PwC hat erstmals die 2-Milliarden-Marke geknackt. Besonders stark ist die Wirtschaftsprüfungs- und Beratungsgesellschaft in der Beratung gewachsen.
PwC

Deutschlands größtes Wirtschaftsprüfungs- und Beratungshaus PwC hat seine Zahlen vorgelegt. Nachdem die Gesellschaft im Vorjahr mit einem sehr starken Wachstum von 16 Prozent überraschte, ist das Wachstum im jüngsten Geschäftsjahr, das Ende Juni 2017 ablief, mit 10 Prozent zwar weiterhin auf gutem Niveau, aber schwächer geworden. Insgesamt ist die Gesamtleistung auf rund 2,1 Milliarden Euro angestiegen. Im Gegensatz zum Umsatz rechnet die Gesamtleistung die bis zum Bilanzstichtag erbrachten Leistungen aus noch nicht beendeten Projekten mit ein.

Damit kann sich PwC zwar weiter gut als Nummer Eins behaupten, bleibt mit seiner Wachstumsrate aber weit hinter dem Konkurrenten Deloitte zurück, der im vergangenen Geschäftsjahr um 28 Prozent auf 1,2 Milliarden Euro zulegen konnte. Das Wachstum von Deloitte ging allerdings von einem wesentlich niedrigeren Niveau aus. Die anderen Big-Four-Wettbewerber Ernst & Young (EY) und KPMG werden ihre aktuellen Geschäftszahlen erst gegen Jahresende vorlegen.

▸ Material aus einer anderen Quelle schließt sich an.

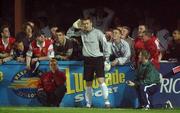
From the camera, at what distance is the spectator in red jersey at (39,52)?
16.6m

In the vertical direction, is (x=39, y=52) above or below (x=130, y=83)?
above

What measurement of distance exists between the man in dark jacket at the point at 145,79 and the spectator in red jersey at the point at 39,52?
206cm

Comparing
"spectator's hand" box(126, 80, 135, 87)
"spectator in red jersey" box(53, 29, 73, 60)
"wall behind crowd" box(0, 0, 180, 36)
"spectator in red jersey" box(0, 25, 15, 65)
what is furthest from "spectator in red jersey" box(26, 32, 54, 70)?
"wall behind crowd" box(0, 0, 180, 36)

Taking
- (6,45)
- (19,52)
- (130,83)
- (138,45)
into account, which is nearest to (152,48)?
(138,45)

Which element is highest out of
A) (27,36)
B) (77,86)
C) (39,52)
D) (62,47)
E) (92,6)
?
(92,6)

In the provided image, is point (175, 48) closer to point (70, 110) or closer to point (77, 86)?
point (77, 86)

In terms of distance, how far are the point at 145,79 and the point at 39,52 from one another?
250 centimetres

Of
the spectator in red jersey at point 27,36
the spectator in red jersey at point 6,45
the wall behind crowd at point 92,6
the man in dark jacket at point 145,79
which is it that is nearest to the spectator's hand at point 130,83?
the man in dark jacket at point 145,79

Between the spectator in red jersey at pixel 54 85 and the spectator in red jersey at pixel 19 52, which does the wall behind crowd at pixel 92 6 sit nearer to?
the spectator in red jersey at pixel 19 52

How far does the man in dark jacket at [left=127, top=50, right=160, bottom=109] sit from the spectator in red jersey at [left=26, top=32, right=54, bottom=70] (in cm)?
206

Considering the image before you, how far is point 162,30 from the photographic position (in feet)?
60.3

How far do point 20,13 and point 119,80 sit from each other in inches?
179

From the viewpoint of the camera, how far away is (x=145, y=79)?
16.1 m

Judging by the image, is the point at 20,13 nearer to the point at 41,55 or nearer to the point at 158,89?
the point at 41,55
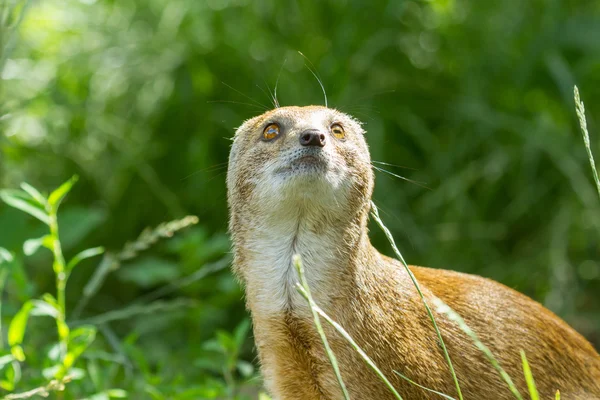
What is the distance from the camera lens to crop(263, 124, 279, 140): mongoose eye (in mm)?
3262

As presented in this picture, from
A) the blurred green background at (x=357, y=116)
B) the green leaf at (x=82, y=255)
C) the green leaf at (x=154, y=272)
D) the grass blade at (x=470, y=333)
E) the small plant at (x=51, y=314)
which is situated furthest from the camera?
the blurred green background at (x=357, y=116)

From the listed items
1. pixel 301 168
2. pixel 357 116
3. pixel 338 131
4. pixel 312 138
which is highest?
pixel 357 116

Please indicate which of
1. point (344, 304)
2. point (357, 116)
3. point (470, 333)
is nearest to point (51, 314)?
point (344, 304)

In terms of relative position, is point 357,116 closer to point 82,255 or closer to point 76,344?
point 82,255

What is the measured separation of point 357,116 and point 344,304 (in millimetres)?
2627

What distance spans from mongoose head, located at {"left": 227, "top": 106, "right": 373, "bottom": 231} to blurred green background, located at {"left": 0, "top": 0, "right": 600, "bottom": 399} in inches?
76.5

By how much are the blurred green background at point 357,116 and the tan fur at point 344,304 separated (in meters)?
1.98

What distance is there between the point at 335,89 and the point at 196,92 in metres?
0.98

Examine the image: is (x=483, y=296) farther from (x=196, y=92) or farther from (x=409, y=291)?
(x=196, y=92)

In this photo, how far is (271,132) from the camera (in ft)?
10.8

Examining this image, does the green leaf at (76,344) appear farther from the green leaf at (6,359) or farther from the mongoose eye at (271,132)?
the mongoose eye at (271,132)

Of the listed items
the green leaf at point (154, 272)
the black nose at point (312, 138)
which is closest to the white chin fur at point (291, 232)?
the black nose at point (312, 138)

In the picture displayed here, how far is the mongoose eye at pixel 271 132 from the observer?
3262 mm

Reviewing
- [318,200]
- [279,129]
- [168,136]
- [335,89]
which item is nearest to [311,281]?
[318,200]
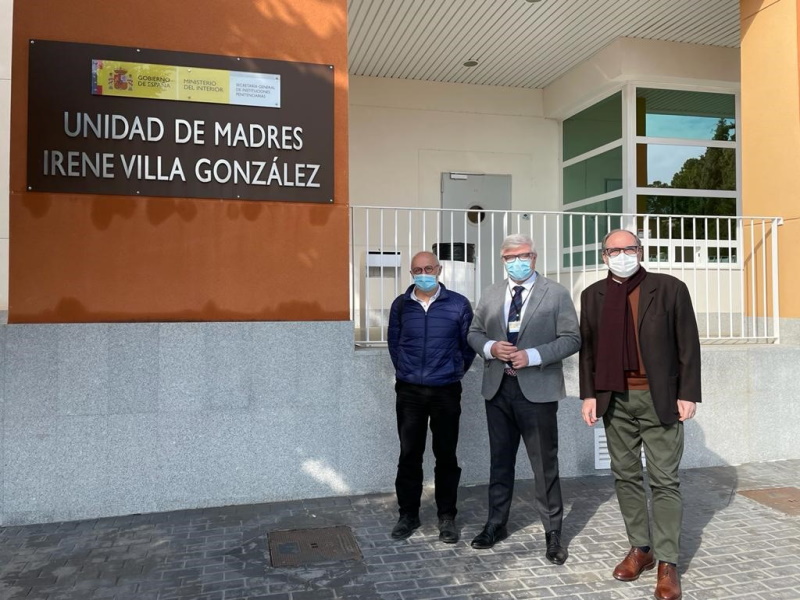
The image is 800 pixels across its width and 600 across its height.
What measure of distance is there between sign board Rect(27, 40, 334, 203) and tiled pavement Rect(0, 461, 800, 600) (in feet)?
7.85

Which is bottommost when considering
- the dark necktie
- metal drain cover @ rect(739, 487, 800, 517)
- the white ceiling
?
metal drain cover @ rect(739, 487, 800, 517)

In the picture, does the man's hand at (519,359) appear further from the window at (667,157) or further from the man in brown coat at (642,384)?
the window at (667,157)

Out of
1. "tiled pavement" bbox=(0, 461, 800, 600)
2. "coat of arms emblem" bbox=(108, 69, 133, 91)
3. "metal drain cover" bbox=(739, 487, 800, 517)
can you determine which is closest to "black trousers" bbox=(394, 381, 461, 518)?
"tiled pavement" bbox=(0, 461, 800, 600)

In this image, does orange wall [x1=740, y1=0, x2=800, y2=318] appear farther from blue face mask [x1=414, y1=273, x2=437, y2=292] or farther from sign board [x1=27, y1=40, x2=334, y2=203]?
sign board [x1=27, y1=40, x2=334, y2=203]

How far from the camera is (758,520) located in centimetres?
470

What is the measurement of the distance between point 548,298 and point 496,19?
508cm

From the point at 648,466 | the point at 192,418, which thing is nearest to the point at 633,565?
the point at 648,466

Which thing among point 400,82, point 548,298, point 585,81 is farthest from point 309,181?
point 585,81

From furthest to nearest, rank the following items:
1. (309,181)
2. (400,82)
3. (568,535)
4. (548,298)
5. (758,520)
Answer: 1. (400,82)
2. (309,181)
3. (758,520)
4. (568,535)
5. (548,298)

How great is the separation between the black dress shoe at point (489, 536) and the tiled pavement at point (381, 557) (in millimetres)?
46

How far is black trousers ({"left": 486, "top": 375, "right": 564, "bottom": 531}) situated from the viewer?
404cm

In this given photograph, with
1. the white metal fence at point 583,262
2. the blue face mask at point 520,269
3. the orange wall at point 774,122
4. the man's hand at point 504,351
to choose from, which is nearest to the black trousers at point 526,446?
the man's hand at point 504,351

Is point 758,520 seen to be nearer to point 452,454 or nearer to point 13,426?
point 452,454

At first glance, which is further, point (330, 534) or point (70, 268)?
point (70, 268)
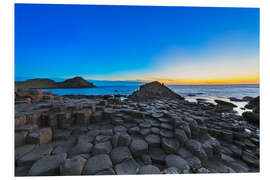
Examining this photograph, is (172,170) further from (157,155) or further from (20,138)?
(20,138)

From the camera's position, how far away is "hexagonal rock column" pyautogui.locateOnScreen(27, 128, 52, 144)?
1594 millimetres

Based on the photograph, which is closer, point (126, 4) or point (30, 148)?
point (30, 148)

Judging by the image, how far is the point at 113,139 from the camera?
5.62 ft

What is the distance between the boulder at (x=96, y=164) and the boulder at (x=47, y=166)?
40 cm

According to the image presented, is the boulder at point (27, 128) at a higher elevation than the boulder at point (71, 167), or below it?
higher

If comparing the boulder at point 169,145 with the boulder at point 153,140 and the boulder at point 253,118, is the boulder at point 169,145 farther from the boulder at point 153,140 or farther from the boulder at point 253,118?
the boulder at point 253,118

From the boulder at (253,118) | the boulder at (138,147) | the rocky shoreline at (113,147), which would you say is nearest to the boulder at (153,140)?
the rocky shoreline at (113,147)

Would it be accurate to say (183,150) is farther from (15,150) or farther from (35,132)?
(15,150)

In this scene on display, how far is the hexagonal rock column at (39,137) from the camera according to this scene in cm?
159

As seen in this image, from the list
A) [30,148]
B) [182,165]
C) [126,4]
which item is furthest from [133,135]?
[126,4]

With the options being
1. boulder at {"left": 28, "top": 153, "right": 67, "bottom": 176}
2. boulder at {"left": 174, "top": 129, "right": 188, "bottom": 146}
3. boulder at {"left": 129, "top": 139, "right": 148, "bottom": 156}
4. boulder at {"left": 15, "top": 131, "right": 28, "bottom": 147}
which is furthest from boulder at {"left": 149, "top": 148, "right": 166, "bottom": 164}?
boulder at {"left": 15, "top": 131, "right": 28, "bottom": 147}

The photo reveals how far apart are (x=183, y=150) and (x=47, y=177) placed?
2.25 m
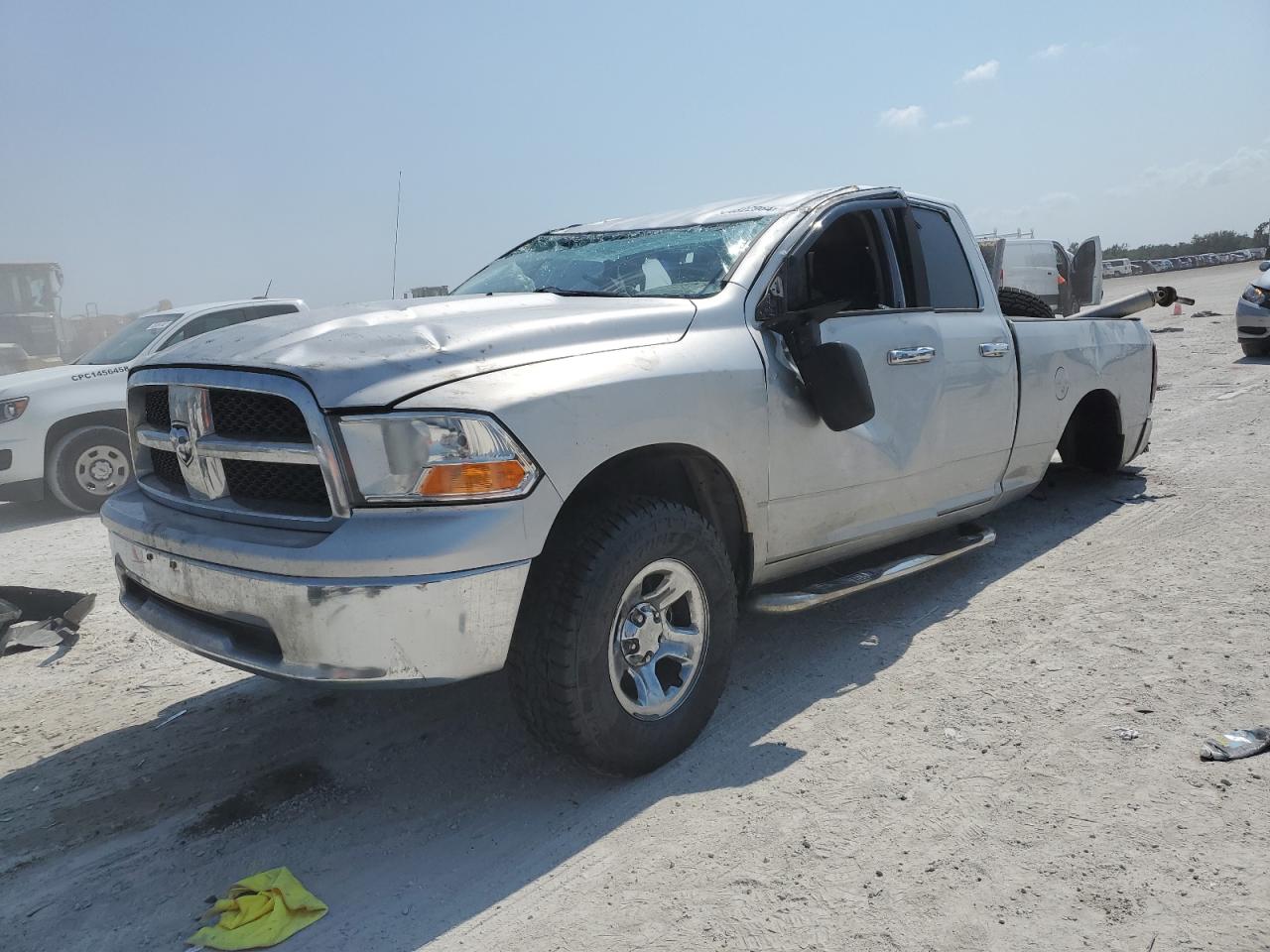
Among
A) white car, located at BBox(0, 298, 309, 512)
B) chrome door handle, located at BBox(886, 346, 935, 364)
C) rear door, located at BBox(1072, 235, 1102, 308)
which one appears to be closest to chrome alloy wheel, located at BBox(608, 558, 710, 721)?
chrome door handle, located at BBox(886, 346, 935, 364)

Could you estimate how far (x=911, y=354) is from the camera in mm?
3967

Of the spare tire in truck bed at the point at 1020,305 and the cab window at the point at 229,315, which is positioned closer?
the spare tire in truck bed at the point at 1020,305

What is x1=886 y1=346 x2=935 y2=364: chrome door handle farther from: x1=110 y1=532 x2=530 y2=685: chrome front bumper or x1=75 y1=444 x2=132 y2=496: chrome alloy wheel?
x1=75 y1=444 x2=132 y2=496: chrome alloy wheel

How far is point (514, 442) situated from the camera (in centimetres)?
257

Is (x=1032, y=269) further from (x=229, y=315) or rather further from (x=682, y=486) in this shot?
(x=682, y=486)

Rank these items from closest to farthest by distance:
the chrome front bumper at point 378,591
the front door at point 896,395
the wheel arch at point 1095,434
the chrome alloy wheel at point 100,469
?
1. the chrome front bumper at point 378,591
2. the front door at point 896,395
3. the wheel arch at point 1095,434
4. the chrome alloy wheel at point 100,469

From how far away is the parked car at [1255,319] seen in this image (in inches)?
458

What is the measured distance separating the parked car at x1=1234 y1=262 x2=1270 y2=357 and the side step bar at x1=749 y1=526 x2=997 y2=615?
9.27 metres

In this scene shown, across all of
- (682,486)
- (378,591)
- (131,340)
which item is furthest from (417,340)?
(131,340)

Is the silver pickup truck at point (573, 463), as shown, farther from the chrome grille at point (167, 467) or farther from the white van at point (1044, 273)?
the white van at point (1044, 273)

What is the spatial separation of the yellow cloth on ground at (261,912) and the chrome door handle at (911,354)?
2.80 m

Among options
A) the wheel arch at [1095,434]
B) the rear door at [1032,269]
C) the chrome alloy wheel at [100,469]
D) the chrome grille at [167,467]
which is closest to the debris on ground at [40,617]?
the chrome grille at [167,467]

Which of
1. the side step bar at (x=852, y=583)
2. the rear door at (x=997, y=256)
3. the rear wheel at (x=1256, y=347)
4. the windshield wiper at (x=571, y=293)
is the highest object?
the rear door at (x=997, y=256)

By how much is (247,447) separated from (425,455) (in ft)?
1.92
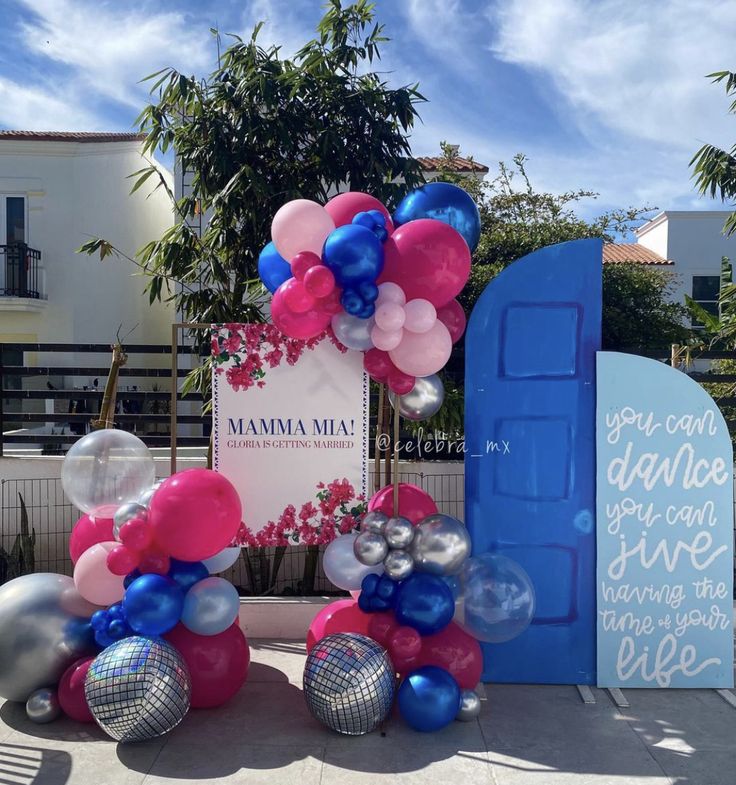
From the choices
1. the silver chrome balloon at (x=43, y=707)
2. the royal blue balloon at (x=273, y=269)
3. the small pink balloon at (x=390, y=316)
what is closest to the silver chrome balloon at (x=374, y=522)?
the small pink balloon at (x=390, y=316)

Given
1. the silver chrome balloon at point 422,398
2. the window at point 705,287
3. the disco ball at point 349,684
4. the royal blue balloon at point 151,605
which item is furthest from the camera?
the window at point 705,287

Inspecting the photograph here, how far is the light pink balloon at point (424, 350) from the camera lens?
3.96 meters

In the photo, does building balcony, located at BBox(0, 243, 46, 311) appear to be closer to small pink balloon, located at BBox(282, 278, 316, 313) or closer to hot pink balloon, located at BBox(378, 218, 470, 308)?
small pink balloon, located at BBox(282, 278, 316, 313)

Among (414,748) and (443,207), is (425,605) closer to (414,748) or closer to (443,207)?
(414,748)

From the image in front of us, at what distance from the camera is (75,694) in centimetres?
379

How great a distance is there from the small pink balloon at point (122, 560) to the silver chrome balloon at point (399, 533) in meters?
1.36

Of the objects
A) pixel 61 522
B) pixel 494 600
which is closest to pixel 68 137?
pixel 61 522

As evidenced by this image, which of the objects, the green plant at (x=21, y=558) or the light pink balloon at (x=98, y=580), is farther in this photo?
the green plant at (x=21, y=558)

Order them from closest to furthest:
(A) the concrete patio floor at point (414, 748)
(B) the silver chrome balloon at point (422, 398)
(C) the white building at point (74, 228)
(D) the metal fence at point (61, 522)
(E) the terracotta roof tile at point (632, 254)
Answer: (A) the concrete patio floor at point (414, 748) < (B) the silver chrome balloon at point (422, 398) < (D) the metal fence at point (61, 522) < (C) the white building at point (74, 228) < (E) the terracotta roof tile at point (632, 254)

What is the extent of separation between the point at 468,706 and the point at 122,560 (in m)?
2.01

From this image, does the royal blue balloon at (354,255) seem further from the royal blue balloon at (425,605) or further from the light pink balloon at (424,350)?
the royal blue balloon at (425,605)

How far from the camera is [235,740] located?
3.73 meters

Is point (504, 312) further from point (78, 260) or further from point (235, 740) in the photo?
point (78, 260)

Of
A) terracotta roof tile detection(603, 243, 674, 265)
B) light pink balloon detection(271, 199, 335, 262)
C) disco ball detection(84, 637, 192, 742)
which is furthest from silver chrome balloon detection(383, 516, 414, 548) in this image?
terracotta roof tile detection(603, 243, 674, 265)
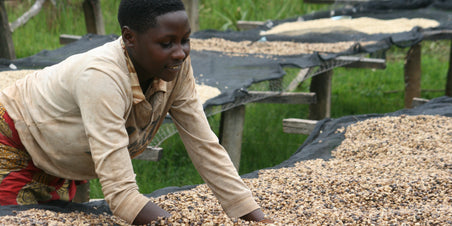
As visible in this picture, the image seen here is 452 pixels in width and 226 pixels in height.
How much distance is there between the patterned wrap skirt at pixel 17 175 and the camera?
1.99 meters

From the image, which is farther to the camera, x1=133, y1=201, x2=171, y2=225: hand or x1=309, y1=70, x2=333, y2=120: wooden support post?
x1=309, y1=70, x2=333, y2=120: wooden support post

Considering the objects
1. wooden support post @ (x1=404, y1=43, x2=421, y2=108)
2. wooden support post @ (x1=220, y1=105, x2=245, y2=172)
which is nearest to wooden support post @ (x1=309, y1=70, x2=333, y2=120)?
wooden support post @ (x1=404, y1=43, x2=421, y2=108)

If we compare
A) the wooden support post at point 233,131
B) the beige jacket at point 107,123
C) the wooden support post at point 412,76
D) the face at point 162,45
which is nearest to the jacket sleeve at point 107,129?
the beige jacket at point 107,123

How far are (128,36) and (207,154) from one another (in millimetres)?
532

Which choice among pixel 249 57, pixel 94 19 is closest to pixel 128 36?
pixel 249 57

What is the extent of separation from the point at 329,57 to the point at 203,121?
2.94 m

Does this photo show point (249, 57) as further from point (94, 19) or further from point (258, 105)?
point (94, 19)

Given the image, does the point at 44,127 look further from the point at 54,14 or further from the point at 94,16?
the point at 54,14

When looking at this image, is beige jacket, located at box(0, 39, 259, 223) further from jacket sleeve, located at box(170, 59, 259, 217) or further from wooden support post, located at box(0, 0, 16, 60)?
wooden support post, located at box(0, 0, 16, 60)

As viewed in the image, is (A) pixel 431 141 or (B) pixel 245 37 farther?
(B) pixel 245 37

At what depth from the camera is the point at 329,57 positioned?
15.8 feet

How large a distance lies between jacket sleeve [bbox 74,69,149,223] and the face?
121mm

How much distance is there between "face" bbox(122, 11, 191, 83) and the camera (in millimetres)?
1679

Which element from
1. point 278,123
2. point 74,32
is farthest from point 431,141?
point 74,32
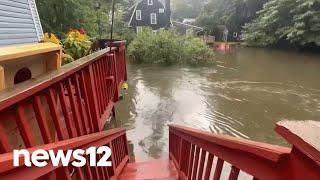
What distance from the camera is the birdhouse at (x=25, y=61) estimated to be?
2.34 meters

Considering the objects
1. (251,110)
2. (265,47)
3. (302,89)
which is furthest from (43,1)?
(265,47)

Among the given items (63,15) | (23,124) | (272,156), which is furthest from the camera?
(63,15)

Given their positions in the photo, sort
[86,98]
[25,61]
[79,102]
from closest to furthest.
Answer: [79,102], [25,61], [86,98]

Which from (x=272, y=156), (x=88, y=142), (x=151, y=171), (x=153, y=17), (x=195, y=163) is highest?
(x=153, y=17)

Strategy&-Umsatz brach um 40 Prozent ein

Wie in den Jahren zuvor ist die Unternehmensberatung der Hauptwachstumstreiber, dort konnte PwC um 18,1 Prozent auf 781,3 Millionen Euro zulegen. An das Wachstum im Vorjahr, als PwC im Beratungssegment um über 40 Prozent wuchs, reicht das allerdings bei weitem nicht heran. Dies liegt nicht zuletzt daran, dass PwC damals erstmals die Umsätze von Strategy& (ehemals Booz) konsolidiert hat, einer großen Strategieberatung, die PwC 2014 gekauft hatte.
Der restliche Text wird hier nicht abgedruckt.